Bair’s height would be ideal for the position because it makes it easier to seal the edge of the offensive line in order to funnel run plays towards the middle.  He would need to get stronger for this responsibility, though.

Bair has limited athletic ability, but that is acceptable for the role he would play.  End is probably the one position on the defense that the Texans have their starters well established with Mario Williams and Antonio Smith, but the addition of Bair is for the purpose of development. 

The downside to that, however, is that Bair will be entering his rookie season at 26 because of a two-year church mission he conducted right out of high school.

7. Deron Mayo—LB/Old Dominion

Seventh-round picks often do not make a final roster, so it makes sense to pick someone with an intriguing amount of upside.  Mayo, who is the brother of Patriots Pro Bowl linebacker Jerod Mayo, started his career at Hofstra but was forced to transfer after the football program was dropped.

While Mayo played defensive end in college, he will likely play linebacker or maybe even safety because of his 225-pound, 5’10” frame.  Mayo, however, has been clocked in the mid-4.3 range previously and impressed scouts at Virginia’s pro day when he benched 225 pounds 28 times and jumped 38 inches vertically. 

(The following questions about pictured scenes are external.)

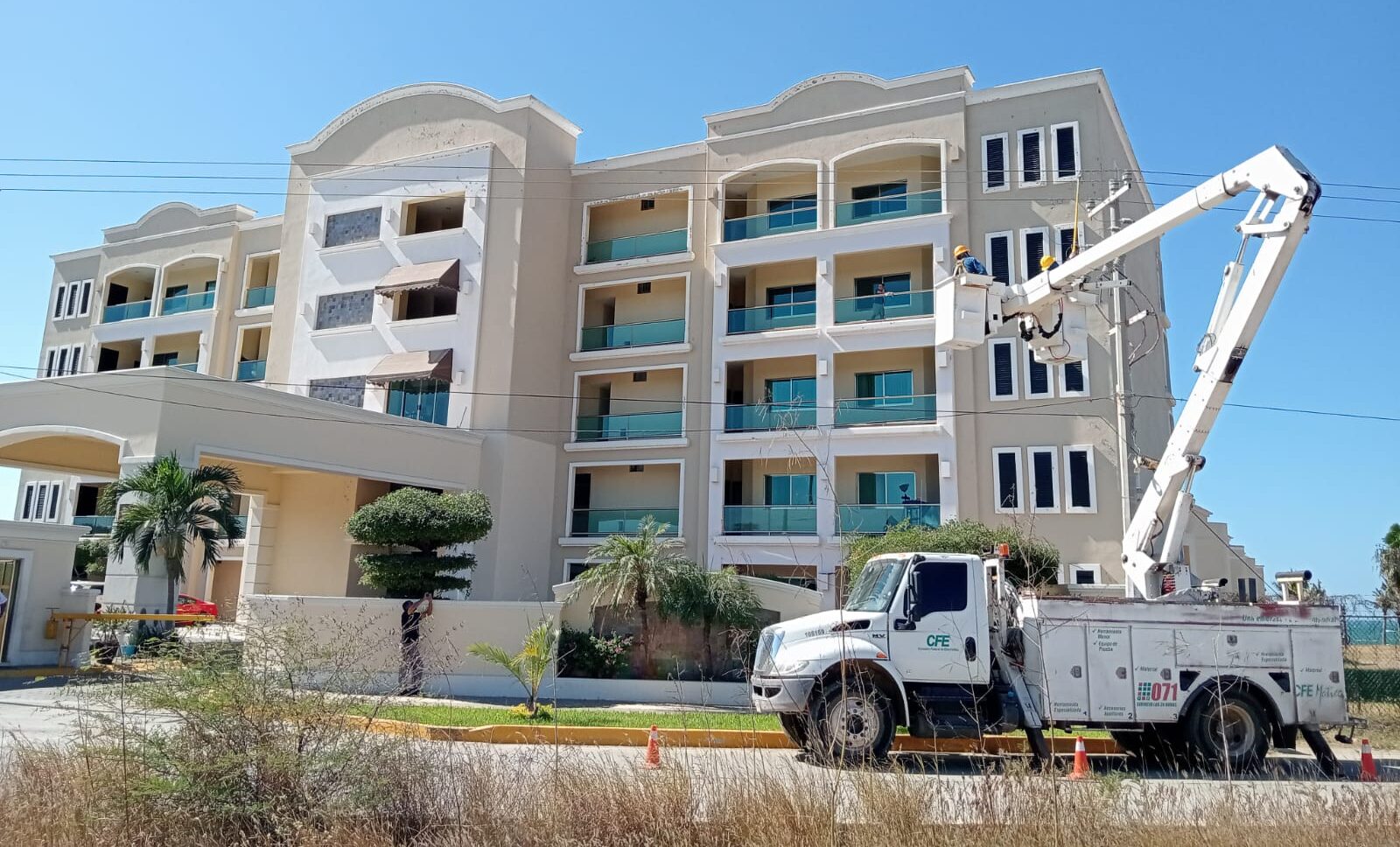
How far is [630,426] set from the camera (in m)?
34.2

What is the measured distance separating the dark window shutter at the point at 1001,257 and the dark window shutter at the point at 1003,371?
2.02m

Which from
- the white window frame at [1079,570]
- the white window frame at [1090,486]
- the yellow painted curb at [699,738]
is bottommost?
the yellow painted curb at [699,738]

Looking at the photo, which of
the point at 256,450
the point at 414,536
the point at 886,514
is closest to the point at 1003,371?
the point at 886,514

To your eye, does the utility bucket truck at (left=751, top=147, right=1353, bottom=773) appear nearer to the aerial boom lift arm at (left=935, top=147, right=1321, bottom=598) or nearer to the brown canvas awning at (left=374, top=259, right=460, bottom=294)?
the aerial boom lift arm at (left=935, top=147, right=1321, bottom=598)

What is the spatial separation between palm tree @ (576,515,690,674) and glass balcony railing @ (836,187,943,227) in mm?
14905

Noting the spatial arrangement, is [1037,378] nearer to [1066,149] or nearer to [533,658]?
[1066,149]

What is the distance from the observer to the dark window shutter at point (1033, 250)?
29391 millimetres

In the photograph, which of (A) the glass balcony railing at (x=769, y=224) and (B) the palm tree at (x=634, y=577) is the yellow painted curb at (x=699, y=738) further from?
(A) the glass balcony railing at (x=769, y=224)

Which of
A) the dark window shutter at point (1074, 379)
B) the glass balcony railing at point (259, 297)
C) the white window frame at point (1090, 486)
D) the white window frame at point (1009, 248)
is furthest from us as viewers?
the glass balcony railing at point (259, 297)

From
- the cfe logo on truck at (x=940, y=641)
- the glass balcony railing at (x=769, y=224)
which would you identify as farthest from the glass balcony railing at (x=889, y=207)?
the cfe logo on truck at (x=940, y=641)

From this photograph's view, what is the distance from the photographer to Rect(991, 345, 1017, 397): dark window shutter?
29.2 m

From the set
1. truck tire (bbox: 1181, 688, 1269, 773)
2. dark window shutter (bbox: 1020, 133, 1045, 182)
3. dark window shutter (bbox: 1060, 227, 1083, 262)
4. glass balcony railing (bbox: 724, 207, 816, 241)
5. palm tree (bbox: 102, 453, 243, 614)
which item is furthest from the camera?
glass balcony railing (bbox: 724, 207, 816, 241)

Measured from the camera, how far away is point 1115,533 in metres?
27.2

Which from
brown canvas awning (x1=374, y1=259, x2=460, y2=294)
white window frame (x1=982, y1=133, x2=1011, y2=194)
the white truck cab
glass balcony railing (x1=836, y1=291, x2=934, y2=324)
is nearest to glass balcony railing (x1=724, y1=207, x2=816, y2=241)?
glass balcony railing (x1=836, y1=291, x2=934, y2=324)
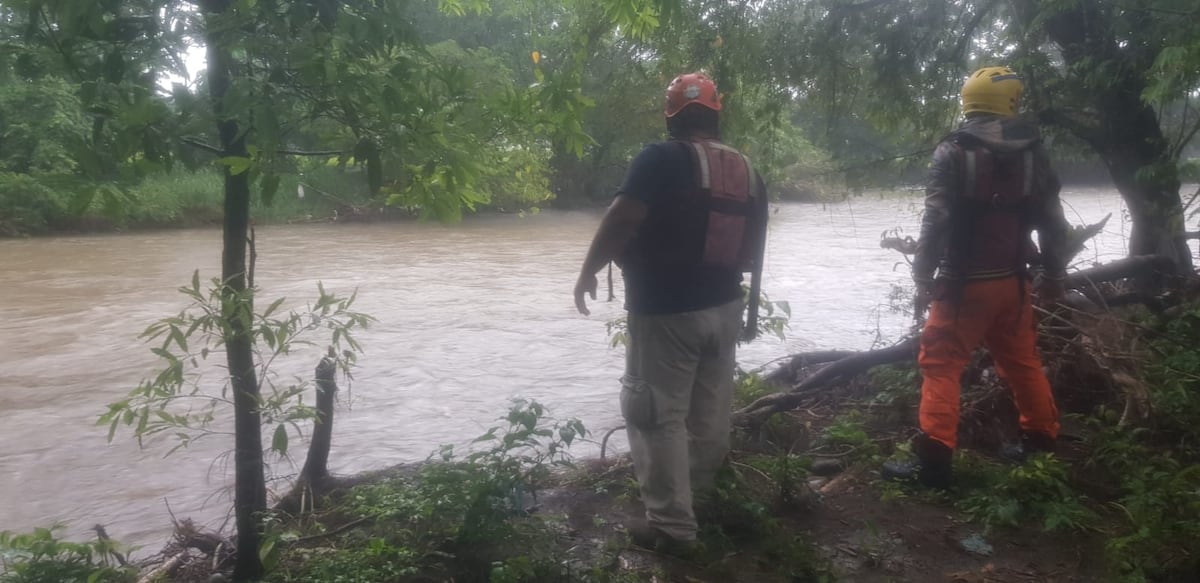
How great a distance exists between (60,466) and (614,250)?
4.37m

While Mayo likely will never start unless he shows remarkable ability to convert from a defensive lineman to a safety, his ability on special teams makes him worth the draft selection.  ODU did not start using him in that capacity until halfway through the season when a game was on the line, but after he stepped up in that situation to block a punt which sealed a victory, he became a mainstay and blocked two more punts that year. 

His athleticism and willingness to do whatever it takes gives this undersized player a chance to make a final roster.